*Task brief*
Your answer must be an exact copy of the lines below, from the first through the one with "Henrry Cangá intenta", with no pictures.

Segment Start: Records provided

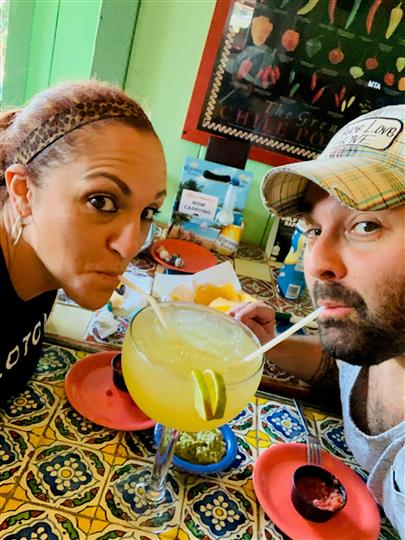 Two adults sharing a margarita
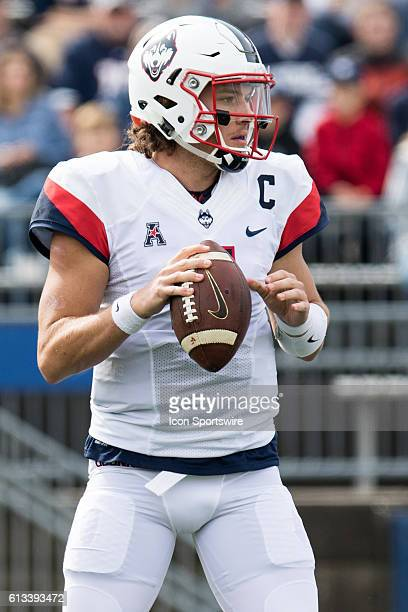UConn Quarterback Bryant Shirreffs fades back to pass during the first half of a NCAA football game between AAC rivals the Cincinnati Bearcats and...
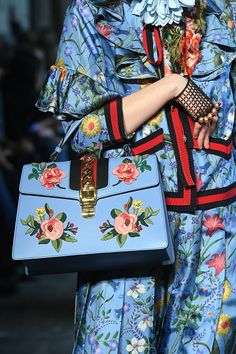 A moldel walk the runway during the Gucci Cruise 2017 fashion show at the…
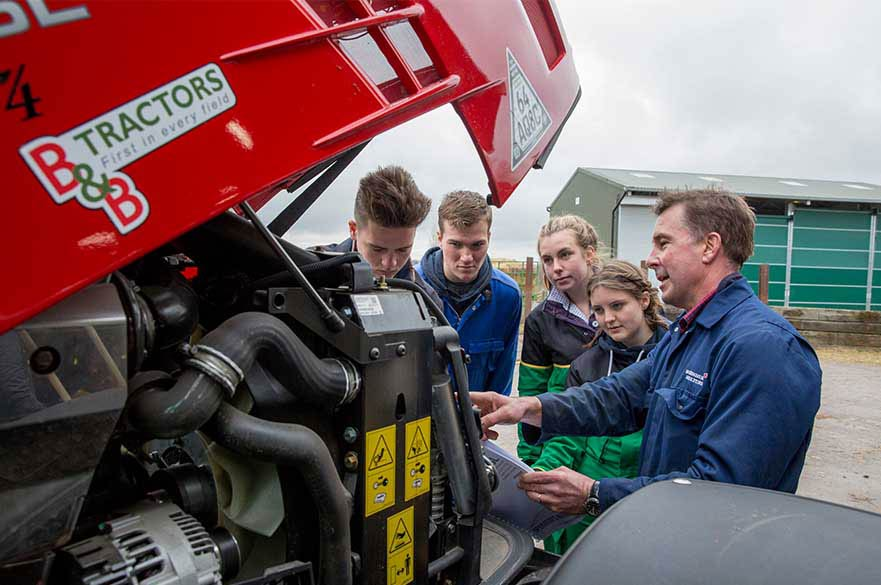 Students learning how a tractor works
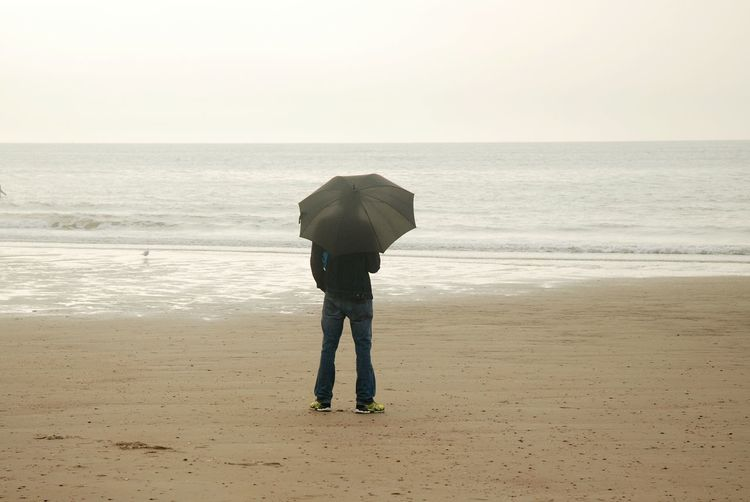 Man with umbrella standing at beach against clear sky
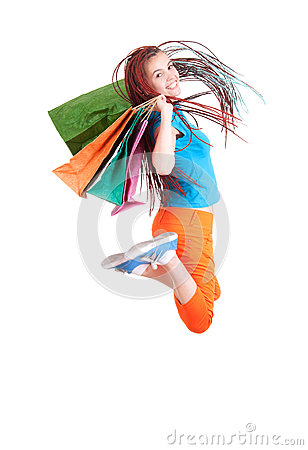 Jumping shopping girl in ethnic hairdo with bags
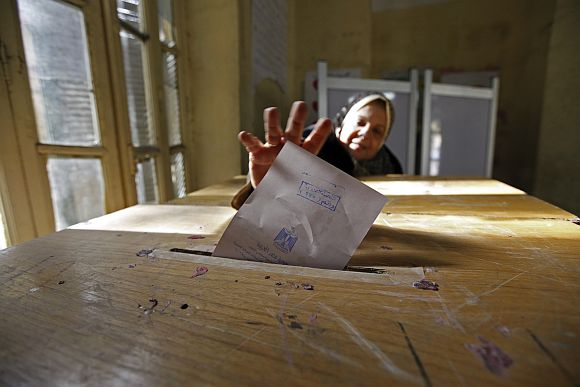 A woman casts her vote during the second round of parliamentary run-off elections at Shubra in El-Kalubia, on the outskirts of Cairo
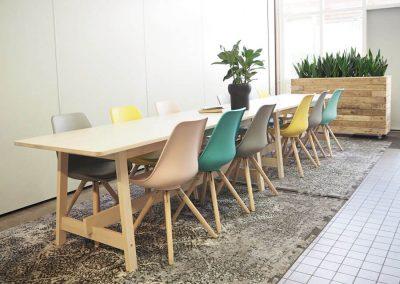 third-place-at-school-huiskamer-welkomstgevoel-op-school-door-eettafels-met-fris-gekleurder-kuipstoeltjes-en-groot-kleed-door-INinterieurs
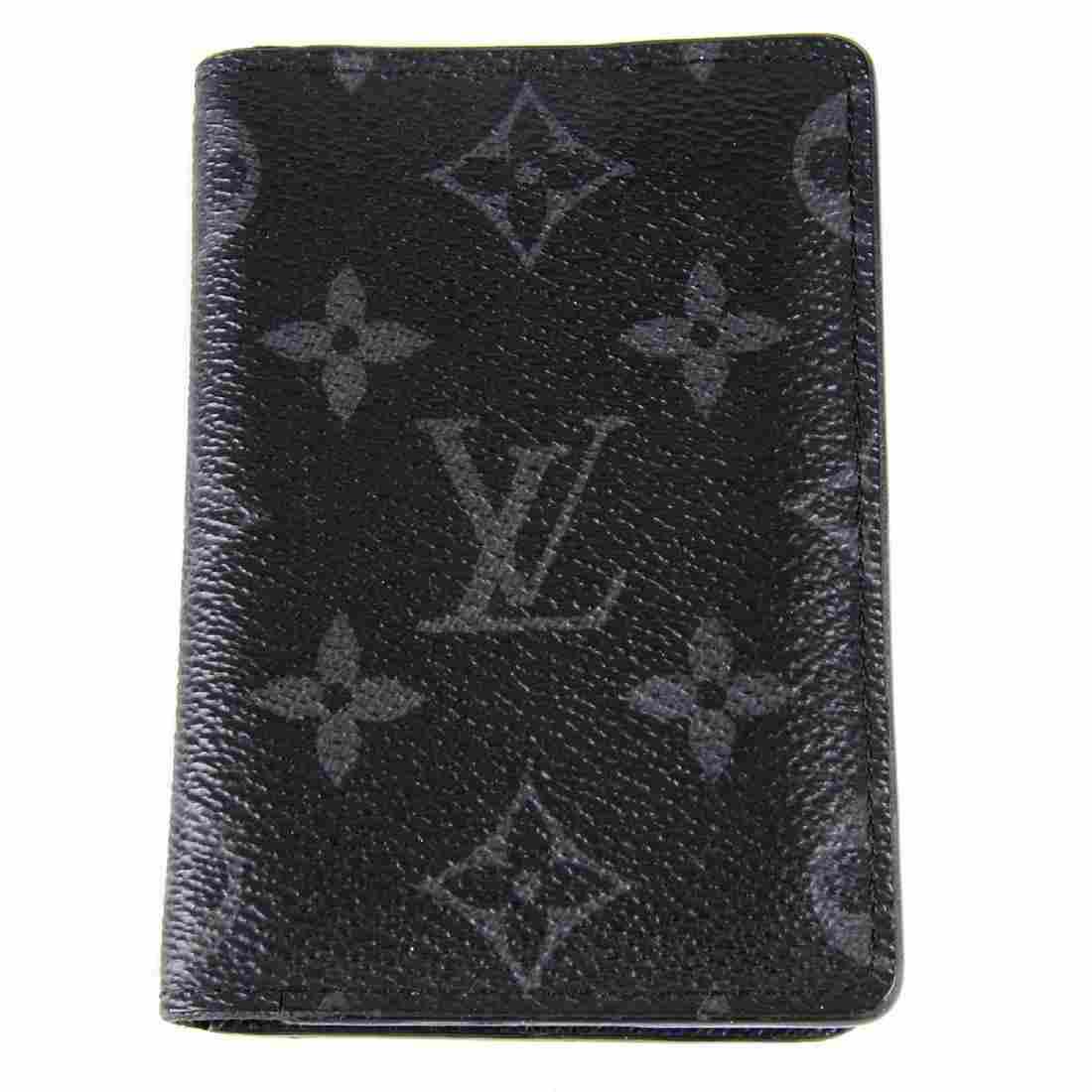 LOUIS VUITTON - a Monogram Eclipse cardholder wallet.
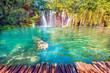 Leinwandbild Motiv Incredibly beautiful fabulous magical landscape with a waterfall in Plitvice, Croatia (harmony meditation, antistress - concept)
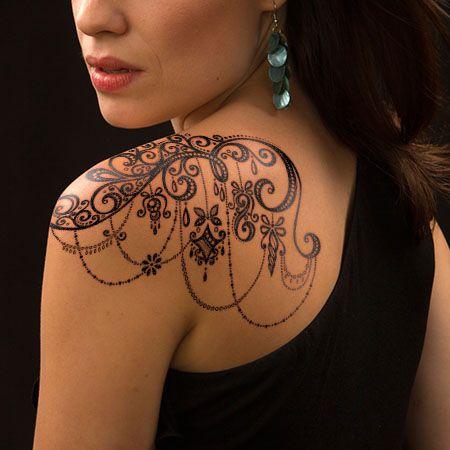 Ornamental lace tattoo on shoulder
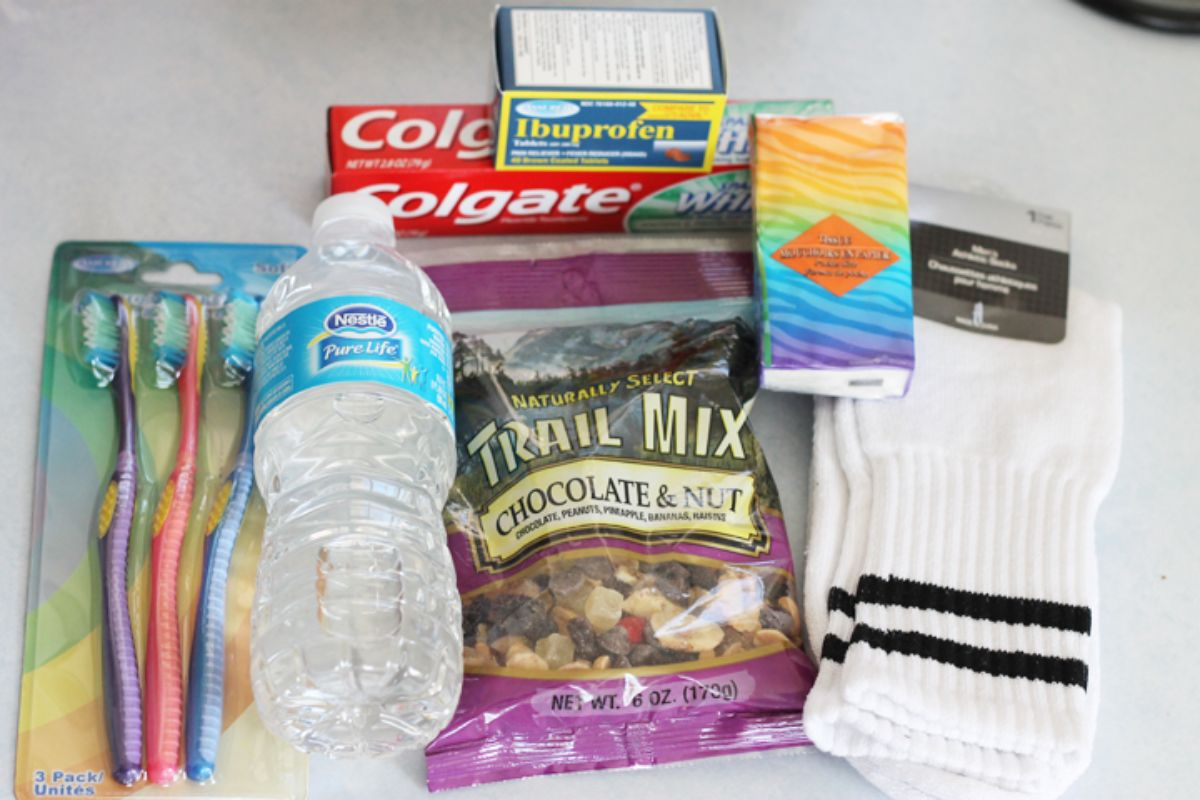 on a table are toothbrushes, a bottle of water, trail mix, socks, tissues, toothpaste, and ibuprofen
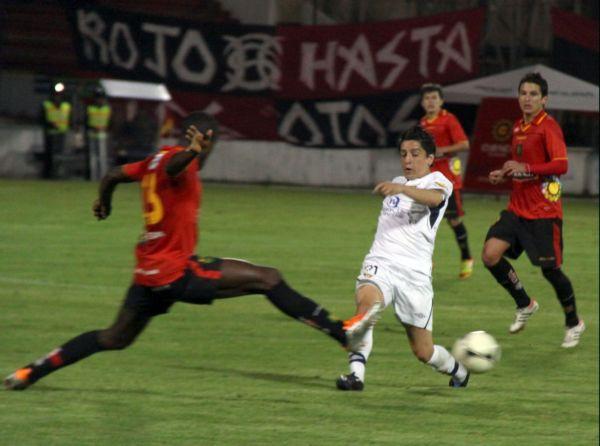 Henrry Cangá intenta arrebatarle la pelota Damián Manso de Liga de Quito.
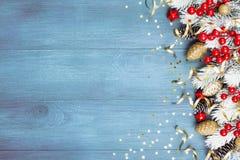 Fondo di Natale con le decorazioni nevose dell'albero e di festa di abete sulla vista di legno blu del piano d'appoggio Cartolina immagini stock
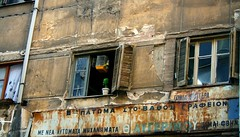 Something small, a touch of color and life and everything changes. * (Teteel) Tags: life windows birds greek greece macedonia shutters basil curtains thessaloniki walls sings timeless cages macedonian  damagedwalls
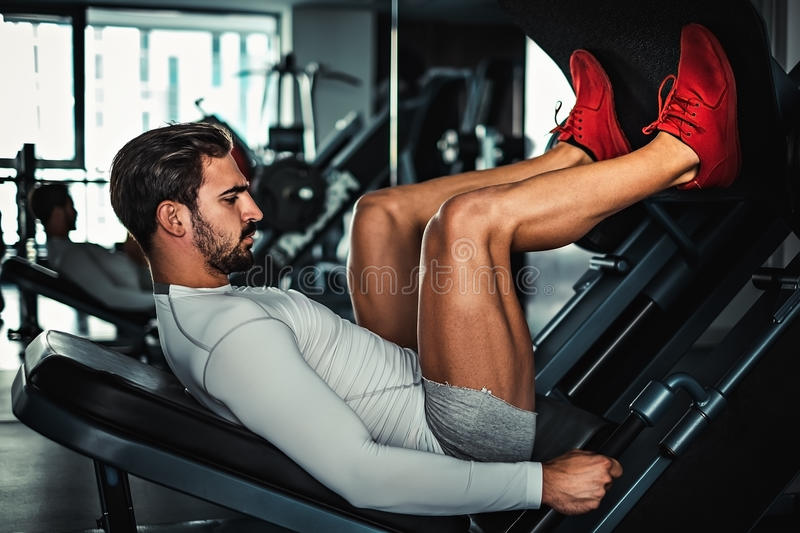 Man focused on training legs on the machine. In the gym stock image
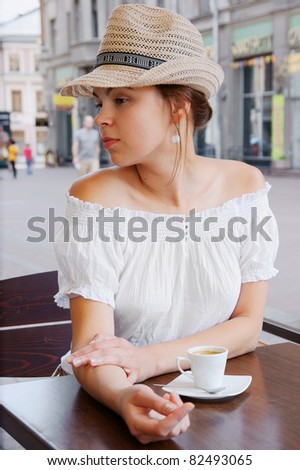 Pretty woman in hat in the street cafe - stock photo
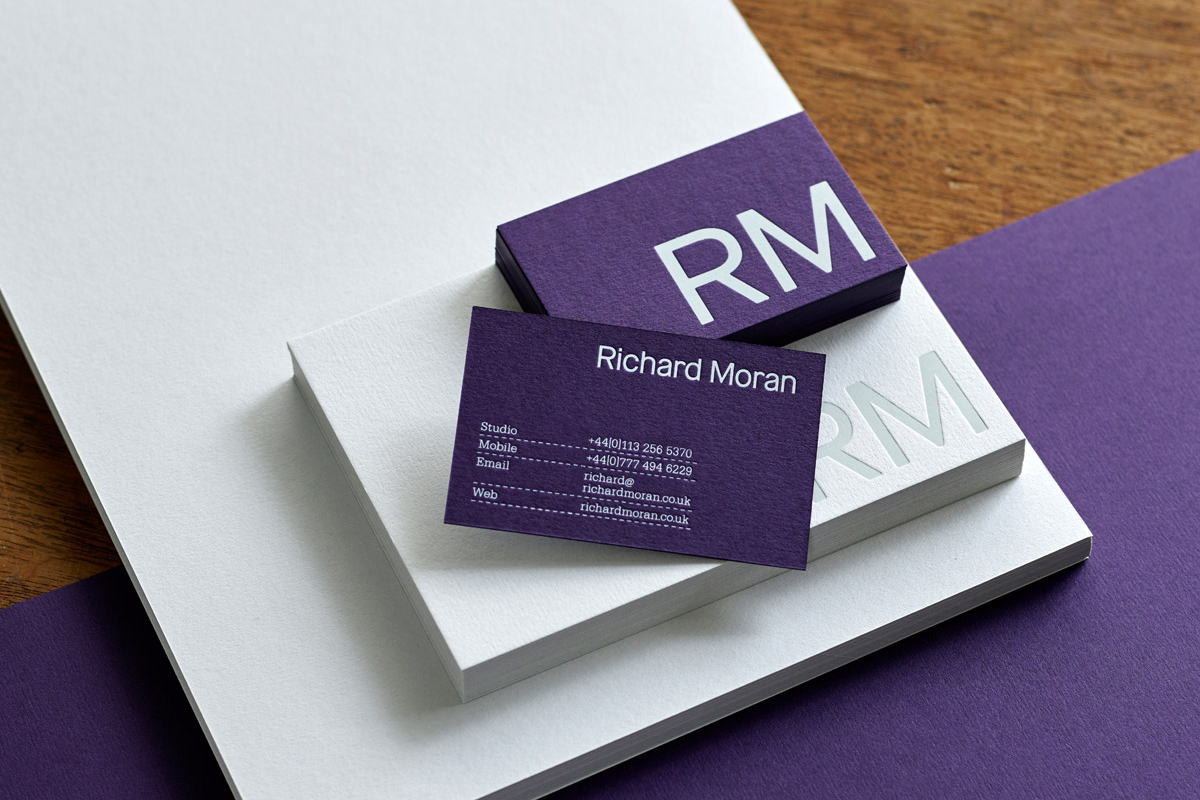 Purple card and white block foil business cards for UK based photographer Richard Moran designed by Journal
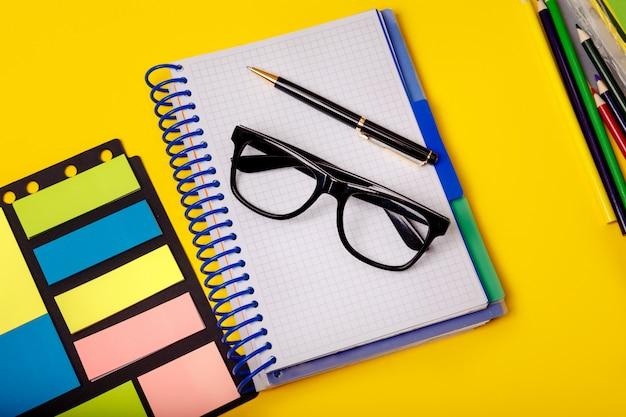 Креативная концепция офиса с красочными поставками на желтом столе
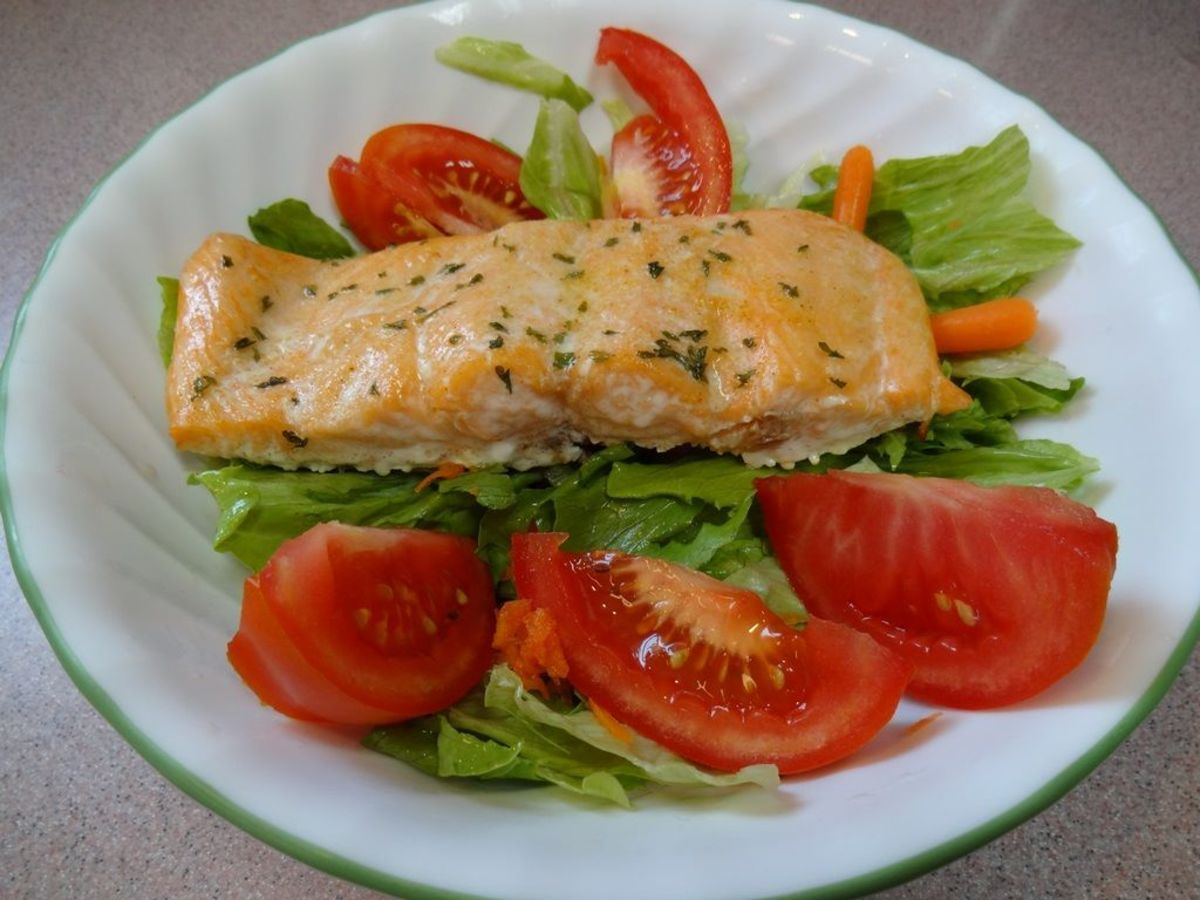 Place the baked salmon fillet on a bed of prepared greens for a quick lunch or dinner.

Segment End: Records provided

*Written solution*
 Two adults sharing a margarita
UConn Quarterback Bryant Shirreffs fades back to pass during the first half of a NCAA football game between AAC rivals the Cincinnati Bearcats and...
 A moldel walk the runway during the Gucci Cruise 2017 fashion show at the…
 Students learning how a tractor works
 Man with umbrella standing at beach against clear sky
 Jumping shopping girl in ethnic hairdo with bags
 A woman casts her vote during the second round of parliamentary run-off elections at Shubra in El-Kalubia, on the outskirts of Cairo
 third-place-at-school-huiskamer-welkomstgevoel-op-school-door-eettafels-met-fris-gekleurder-kuipstoeltjes-en-groot-kleed-door-INinterieurs
 LOUIS VUITTON - a Monogram Eclipse cardholder wallet.
 Leinwandbild Motiv Incredibly beautiful fabulous magical landscape with a waterfall in Plitvice, Croatia (harmony meditation, antistress - concept)
 Ornamental lace tattoo on shoulder
 on a table are toothbrushes, a bottle of water, trail mix, socks, tissues, toothpaste, and ibuprofen
 Henrry Cangá intenta arrebatarle la pelota Damián Manso de Liga de Quito.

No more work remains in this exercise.